* Activities
A - In the text on LSF1 and p-NAD-MDH, what promoter controlled the expression of the TAP-tagged LSF1 and BAM1 proteins?
B - Please copy, unchanged, the part of the text on LSF1 and p-NAD-MDH that opens with the words containing "6. General Conclusions 156" and closes with "the LSF1-pNAD-MDH interaction.".
═══ Text passage
6. General Conclusions 156 ______

The question of how many of the LSF1 proteins actually are in monomeric state, in complex with BAM1 and p-NAD-MDH, in complex with BAM3 or in complex with p-NAD-MDH is crucial to understand the function(s) of LSF1. The TAP-tagged LSF1 and BAM1 proteins I have used to establish and confirm the BAM1-LSF1 interaction were expressed under the control of a double 35S promoter. This might distort the endogenous relationships of proteins in monomeric or oligomeric forms. These experiments are thus not useful to estimate the relative portion of LSF1 in different complexes. A GFC protocol with improved resolution which allows to separate LSF1 in its different oligomeric states would allow investigating the relative amounts of LSF1 protein in the different complexes and potentially also verifying the importance of the LSF1-pNAD-MDH interaction.

6.3 Local Redox Modulation by p-NAD-MDH

I have mentioned that a number of enzymes active in starch degradation are reductively activated and that is in some ways a surprising finding. However, observed redox control in vitro need not necessarily equate to redox regulation in vivo . Different mechanisms may allow redox activated enzymes to be active on the granule surface during night-time starch degradation. To my knowledge, no investigations so far have indicated the redox status to be uniform across the chloroplast. Local redox environments might exist. With the p-NAD-MDH, I have identified an enzyme, interacting with starch degrading enzymes, which has the potential to alter the redox balance. By oxidizing malate to OAA and the concurrent generation of reducing equivalents, p-NAD-MDH could theoretically influence the local redox balance. It is tempting to speculate that p-NAD-MDH, by interaction with a starch binding protein, could render the vicinity of the starch granule a more reducing environment than the rest of the chloroplast. However, for several reasons I consider such a function of p-NAD-MDH unlikely. Cvetic et al. (2008) have investigated the properties of NAD-dependent MDH isoforms from spinach leaves, identifying one tightly associated with chloroplast envelope membranes and one that was stroma localized. The latter is likely to correspond to the p-NAD-MDH isoform described by (Berkemeyer et al., 1998), as their pIs were similar. Both, stromal and envelope localized forms of NAD-MDH, showed almost no reaction with malate but readily reduced OAA. Even though the significance of this finding is of course influenced by the in vivo concentrations of these metabolites, it appears unlikely to me that large amounts of NADH are generated by p-NAD-MDH in vicinity of the starch granule surface. Furthermore, even if NADH were generated by p-NAD-MDH, there is no reported mechanism by which the transfer or reducing equivalents to thioredoxins which in turn could reduce the target enzymes of starch degradation could occur. The thioredoxin reductase localized to the chloroplast (NTRC, Serrato et al. (2004)) shows high affinity for

6. General Conclusions 157 ______

NADPH and has not been shown to efficiently use NADH. The reducing power potentially created by p- NAD-MDH on the granule surface could therefore not be directly transferred to enzymes.
══════
═══ Information provided
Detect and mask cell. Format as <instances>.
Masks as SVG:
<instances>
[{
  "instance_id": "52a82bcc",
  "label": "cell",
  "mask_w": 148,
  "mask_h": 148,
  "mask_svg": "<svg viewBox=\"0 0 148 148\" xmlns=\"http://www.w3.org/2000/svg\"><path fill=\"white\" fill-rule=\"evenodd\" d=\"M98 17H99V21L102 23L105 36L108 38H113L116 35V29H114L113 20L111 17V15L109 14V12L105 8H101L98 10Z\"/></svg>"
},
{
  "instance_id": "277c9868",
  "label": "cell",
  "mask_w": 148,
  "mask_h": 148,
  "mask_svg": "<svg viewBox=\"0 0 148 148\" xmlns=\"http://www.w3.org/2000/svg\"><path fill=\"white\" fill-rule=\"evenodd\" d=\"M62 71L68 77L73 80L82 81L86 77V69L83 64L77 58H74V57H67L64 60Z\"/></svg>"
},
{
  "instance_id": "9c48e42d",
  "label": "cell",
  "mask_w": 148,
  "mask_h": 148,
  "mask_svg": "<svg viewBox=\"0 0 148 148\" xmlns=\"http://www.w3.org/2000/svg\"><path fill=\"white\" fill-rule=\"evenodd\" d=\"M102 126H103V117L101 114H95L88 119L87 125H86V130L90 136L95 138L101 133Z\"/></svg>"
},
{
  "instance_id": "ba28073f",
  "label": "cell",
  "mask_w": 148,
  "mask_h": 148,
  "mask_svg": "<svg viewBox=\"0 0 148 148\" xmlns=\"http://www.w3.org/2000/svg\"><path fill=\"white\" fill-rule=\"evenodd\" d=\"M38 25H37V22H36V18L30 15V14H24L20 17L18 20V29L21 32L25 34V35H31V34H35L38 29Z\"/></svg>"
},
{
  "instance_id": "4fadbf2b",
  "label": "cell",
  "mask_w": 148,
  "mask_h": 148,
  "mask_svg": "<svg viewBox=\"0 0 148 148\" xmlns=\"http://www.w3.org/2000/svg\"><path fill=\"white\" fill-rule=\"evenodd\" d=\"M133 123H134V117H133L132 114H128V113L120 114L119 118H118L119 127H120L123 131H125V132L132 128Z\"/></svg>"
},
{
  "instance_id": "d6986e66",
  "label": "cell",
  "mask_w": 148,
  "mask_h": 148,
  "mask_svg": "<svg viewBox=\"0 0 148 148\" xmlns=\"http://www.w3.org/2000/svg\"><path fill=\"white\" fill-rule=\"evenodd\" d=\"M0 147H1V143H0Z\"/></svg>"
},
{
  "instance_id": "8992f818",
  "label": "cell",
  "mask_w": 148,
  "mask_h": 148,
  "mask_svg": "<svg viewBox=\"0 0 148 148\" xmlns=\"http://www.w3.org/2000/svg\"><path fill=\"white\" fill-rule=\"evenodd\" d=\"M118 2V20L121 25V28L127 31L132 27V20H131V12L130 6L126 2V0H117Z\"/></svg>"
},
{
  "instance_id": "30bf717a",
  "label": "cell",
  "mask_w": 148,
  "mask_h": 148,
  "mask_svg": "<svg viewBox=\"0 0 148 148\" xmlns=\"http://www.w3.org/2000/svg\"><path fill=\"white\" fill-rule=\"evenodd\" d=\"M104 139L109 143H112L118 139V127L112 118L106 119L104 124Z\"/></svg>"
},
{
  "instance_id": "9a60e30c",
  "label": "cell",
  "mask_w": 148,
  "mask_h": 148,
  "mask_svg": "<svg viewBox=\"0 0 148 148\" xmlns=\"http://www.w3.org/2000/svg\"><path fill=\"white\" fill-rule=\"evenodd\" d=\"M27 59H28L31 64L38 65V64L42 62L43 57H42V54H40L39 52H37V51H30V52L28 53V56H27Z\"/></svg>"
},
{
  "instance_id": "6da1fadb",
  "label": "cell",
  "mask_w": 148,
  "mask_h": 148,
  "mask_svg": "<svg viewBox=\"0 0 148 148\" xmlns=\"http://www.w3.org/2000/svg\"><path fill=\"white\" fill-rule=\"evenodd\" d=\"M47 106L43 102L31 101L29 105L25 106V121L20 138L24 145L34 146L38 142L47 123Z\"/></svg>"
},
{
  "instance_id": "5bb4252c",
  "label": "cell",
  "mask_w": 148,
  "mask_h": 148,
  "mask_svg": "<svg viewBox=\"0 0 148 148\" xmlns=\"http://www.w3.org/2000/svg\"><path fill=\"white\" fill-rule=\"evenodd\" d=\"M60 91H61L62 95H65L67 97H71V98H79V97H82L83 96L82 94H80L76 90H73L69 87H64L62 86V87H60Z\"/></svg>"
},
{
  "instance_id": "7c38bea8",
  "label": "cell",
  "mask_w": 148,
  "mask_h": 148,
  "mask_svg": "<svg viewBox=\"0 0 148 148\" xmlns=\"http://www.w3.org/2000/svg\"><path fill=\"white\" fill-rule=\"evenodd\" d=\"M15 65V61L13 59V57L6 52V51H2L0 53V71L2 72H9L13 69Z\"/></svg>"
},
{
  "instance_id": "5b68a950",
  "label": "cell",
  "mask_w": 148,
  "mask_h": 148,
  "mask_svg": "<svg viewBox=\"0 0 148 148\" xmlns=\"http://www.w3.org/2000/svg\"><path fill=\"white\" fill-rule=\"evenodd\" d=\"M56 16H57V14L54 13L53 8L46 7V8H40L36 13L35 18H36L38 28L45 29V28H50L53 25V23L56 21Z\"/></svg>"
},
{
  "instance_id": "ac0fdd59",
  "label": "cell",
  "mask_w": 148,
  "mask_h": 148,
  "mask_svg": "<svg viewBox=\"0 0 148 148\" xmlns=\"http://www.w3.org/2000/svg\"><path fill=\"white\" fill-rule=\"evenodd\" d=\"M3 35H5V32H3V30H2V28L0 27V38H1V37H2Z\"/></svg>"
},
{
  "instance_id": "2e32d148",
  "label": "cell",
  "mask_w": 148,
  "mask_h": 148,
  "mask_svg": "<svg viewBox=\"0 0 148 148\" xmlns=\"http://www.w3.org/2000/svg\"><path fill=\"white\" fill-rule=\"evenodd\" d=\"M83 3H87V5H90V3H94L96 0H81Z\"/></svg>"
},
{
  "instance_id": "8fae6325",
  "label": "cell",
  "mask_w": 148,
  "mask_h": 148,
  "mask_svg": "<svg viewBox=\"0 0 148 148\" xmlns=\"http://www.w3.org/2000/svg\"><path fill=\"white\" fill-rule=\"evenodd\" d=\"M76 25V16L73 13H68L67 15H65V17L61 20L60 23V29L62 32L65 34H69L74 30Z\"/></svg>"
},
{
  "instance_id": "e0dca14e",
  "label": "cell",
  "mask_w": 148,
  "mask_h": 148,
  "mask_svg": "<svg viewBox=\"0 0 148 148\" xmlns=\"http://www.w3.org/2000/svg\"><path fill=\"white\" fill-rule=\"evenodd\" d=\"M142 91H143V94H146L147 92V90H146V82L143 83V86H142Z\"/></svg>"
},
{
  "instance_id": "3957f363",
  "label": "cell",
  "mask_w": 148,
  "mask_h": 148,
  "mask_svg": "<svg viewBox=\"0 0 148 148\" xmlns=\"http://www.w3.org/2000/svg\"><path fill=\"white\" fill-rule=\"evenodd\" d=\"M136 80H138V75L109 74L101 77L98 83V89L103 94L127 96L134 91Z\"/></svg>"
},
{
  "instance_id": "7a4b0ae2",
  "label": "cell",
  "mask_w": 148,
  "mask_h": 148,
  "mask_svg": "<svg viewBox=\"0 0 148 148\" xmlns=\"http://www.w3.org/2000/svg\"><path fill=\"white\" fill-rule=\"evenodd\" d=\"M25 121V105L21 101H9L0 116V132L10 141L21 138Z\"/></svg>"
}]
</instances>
══════
* Responses in order
A - A double 35S promoter.

B -
6. General Conclusions 156 ______

The question of how many of the LSF1 proteins actually are in monomeric state, in complex with BAM1 and p-NAD-MDH, in complex with BAM3 or in complex with p-NAD-MDH is crucial to understand the function(s) of LSF1. The TAP-tagged LSF1 and BAM1 proteins I have used to establish and confirm the BAM1-LSF1 interaction were expressed under the control of a double 35S promoter. This might distort the endogenous relationships of proteins in monomeric or oligomeric forms. These experiments are thus not useful to estimate the relative portion of LSF1 in different complexes. A GFC protocol with improved resolution which allows to separate LSF1 in its different oligomeric states would allow investigating the relative amounts of LSF1 protein in the different complexes and potentially also verifying the importance of the LSF1-pNAD-MDH interaction.